Residual vascular inflammation after statin therapy as a predictor of CV events

By Rebecca Jenkins

Residual vascular inflammation levels after statin therapy better predict future cardiovascular (CV) events and death than residual cholesterol levels, an analysis finds.

Previous epidemiological studies in patients not receiving treatment had shown that inflammation and hyperlipidaemia made a similarly important contribution to future CV risk, researchers wrote in The Lancet.

To understand the relative importance of residual inflammatory risk compared with residual cholesterol risk after statin therapy, they conducted a collaborative analysis of 31,245 patients with, or at high risk of, atherosclerotic disease who were receiving statins and had participated in either the PROMINENT, REDUCE-IT or STRENGTH trials.

In all three trials and in the meta-analysis, residual high-sensitivity C-reactive protein (hsCRP) was a stronger predictor of incident major CV events, CV death and all-cause death than residual cholesterol risk.

Patients with higher levels of hsCRP (highest quartile  vs lowest quartile) had a significantly increased risk of major adverse CV events (hazard ratio [HR], 1.31), CV mortality (HR, 2.68) and  all-cause mortality (HR, 2.42).

By contrast, the relationship of residual cholesterol risk (as measured by LDL  cholesterol) was neutral  for major adverse CV events and of low magnitude for CV death (HR, 1.27) and all-cause death (HR, 1.16), researchers said.
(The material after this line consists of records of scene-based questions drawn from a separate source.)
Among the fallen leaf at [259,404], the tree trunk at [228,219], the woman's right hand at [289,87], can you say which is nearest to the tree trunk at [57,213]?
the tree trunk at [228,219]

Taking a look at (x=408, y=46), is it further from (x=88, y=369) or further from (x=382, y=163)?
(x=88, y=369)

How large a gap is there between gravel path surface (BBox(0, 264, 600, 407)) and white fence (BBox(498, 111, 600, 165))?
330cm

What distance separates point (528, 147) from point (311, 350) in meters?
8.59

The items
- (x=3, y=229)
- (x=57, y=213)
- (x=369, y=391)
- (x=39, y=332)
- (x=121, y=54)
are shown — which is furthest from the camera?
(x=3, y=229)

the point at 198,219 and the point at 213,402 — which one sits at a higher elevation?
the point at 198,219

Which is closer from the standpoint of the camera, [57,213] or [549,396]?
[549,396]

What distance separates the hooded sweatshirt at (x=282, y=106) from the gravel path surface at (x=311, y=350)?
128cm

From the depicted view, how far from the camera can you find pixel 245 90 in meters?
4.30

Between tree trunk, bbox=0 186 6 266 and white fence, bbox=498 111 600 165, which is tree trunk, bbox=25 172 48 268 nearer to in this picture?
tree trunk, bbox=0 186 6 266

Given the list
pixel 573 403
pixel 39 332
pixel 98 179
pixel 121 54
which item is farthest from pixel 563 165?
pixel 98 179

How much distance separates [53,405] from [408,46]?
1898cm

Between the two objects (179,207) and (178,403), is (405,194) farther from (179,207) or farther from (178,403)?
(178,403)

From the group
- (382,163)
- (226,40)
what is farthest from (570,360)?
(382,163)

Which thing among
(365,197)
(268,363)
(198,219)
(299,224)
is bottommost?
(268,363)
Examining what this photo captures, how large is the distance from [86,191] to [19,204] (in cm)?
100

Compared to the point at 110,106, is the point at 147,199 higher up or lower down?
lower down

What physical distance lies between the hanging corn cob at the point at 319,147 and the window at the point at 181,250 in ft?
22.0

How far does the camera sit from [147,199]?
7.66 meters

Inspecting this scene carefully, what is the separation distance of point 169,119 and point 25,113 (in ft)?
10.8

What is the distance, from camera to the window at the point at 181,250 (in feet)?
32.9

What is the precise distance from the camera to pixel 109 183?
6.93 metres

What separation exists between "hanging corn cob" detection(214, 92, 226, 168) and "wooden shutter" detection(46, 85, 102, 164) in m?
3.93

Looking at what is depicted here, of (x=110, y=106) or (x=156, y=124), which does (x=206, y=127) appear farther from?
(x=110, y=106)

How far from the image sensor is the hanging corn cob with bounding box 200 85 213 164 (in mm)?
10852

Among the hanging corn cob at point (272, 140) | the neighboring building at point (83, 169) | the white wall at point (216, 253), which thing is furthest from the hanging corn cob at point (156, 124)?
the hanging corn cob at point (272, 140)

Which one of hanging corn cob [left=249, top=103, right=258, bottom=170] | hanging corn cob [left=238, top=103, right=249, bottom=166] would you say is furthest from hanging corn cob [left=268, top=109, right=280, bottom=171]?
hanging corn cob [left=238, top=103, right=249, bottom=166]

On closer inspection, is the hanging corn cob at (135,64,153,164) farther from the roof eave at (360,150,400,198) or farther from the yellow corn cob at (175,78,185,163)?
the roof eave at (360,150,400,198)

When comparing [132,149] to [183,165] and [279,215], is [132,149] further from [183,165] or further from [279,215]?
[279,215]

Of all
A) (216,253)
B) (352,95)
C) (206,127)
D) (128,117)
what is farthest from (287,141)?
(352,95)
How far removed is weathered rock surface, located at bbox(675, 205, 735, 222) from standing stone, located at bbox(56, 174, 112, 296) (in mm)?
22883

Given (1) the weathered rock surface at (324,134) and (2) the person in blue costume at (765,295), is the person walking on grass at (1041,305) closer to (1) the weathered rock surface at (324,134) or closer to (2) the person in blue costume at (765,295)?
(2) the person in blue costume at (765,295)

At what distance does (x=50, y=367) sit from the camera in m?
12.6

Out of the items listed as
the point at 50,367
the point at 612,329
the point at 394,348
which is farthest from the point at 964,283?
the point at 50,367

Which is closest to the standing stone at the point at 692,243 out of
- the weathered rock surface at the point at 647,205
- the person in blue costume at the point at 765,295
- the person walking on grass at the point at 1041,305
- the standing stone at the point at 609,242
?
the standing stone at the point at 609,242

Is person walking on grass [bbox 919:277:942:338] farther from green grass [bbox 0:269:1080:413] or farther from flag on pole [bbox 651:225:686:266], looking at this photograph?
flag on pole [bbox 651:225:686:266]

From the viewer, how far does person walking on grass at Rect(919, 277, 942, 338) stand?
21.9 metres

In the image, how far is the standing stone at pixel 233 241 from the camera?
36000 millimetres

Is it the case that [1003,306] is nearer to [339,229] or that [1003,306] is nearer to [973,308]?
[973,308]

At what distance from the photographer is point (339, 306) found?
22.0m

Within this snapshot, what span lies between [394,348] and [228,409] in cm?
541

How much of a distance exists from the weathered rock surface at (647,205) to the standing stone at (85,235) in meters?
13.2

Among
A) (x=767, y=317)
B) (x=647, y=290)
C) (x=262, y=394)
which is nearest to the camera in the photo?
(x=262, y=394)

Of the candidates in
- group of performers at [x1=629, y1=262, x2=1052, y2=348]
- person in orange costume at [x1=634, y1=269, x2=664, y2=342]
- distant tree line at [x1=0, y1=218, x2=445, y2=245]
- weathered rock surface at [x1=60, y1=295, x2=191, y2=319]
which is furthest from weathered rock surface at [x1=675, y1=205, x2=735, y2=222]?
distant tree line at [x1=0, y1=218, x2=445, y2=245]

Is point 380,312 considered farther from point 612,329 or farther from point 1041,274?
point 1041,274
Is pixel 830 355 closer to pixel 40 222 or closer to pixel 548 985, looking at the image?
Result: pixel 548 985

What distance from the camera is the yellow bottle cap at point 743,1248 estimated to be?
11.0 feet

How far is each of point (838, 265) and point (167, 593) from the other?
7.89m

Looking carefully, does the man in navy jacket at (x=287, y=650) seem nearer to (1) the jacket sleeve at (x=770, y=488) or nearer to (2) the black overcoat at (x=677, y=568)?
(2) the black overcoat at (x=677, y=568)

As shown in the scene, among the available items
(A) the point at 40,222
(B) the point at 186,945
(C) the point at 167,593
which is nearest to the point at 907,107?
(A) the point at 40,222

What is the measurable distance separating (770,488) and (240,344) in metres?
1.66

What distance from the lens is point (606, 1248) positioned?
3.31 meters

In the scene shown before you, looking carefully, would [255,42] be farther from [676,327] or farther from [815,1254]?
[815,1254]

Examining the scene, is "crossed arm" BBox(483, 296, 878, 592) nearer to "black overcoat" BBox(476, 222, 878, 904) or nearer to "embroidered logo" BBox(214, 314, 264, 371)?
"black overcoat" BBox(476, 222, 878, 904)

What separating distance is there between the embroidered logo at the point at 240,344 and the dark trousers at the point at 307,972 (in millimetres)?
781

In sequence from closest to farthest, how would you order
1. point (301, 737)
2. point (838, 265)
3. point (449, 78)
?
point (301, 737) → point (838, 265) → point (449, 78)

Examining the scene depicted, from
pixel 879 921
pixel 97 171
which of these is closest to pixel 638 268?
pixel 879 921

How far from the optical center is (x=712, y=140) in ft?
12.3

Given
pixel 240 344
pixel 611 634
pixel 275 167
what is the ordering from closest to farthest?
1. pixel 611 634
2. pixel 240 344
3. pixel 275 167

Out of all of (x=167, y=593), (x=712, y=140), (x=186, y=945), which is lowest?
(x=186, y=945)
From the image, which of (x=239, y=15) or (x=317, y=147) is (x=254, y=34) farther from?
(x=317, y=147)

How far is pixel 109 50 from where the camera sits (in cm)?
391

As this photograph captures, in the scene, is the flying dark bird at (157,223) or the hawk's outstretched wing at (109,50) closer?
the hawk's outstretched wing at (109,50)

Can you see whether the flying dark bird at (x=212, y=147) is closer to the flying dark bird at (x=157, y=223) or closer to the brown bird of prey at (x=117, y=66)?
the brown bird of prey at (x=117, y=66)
‘These data have implications for the selection of adjunctive treatments beyond statin therapy and suggest that combined use of aggressive lipid- lowering and inflammation-inhibiting therapies might be needed to further reduce atherosclerotic risk,’ the researchers concluded.

Professor Leon Simons, Director of the Lipid Research Department at Sydney’s St Vincent’s Hospital and Associate Professor of Medicine at UNSW Sydney, welcomed the study but urged caution in interpreting the results given the differing patient characteristics in the studies.

‘In one study, 100% of subjects were diabetic, whereas 58% and 70% were diabetic in the other two studies’, he told Medicine Today.

‘The proportions receiving intensive statin therapy varied from 31% to 50% and 72%. While the findings might have been consistent from study to study, these major differences leave me wondering whether the  overall findings are truly generalisable.’

Professor Simons said there has long been an interest in using anti-inflammatory agents for CVD prevention, but the picture remained mixed, with further research needed to clarify the role of adjunctive anti-inflammatory therapy and the ideal agents.

‘Studies with colchicine from Western Australia have been positive and yet the treatment has not caught on. In addition, administration  of conventional anti-inflammatory drugs (e.g. NSAIDs, COX-2 inhibitors) has been shown to increase CVD risk,’ he said.

Lancet 2023; doi.org/10.1016/S0140-6736(23)00215-5.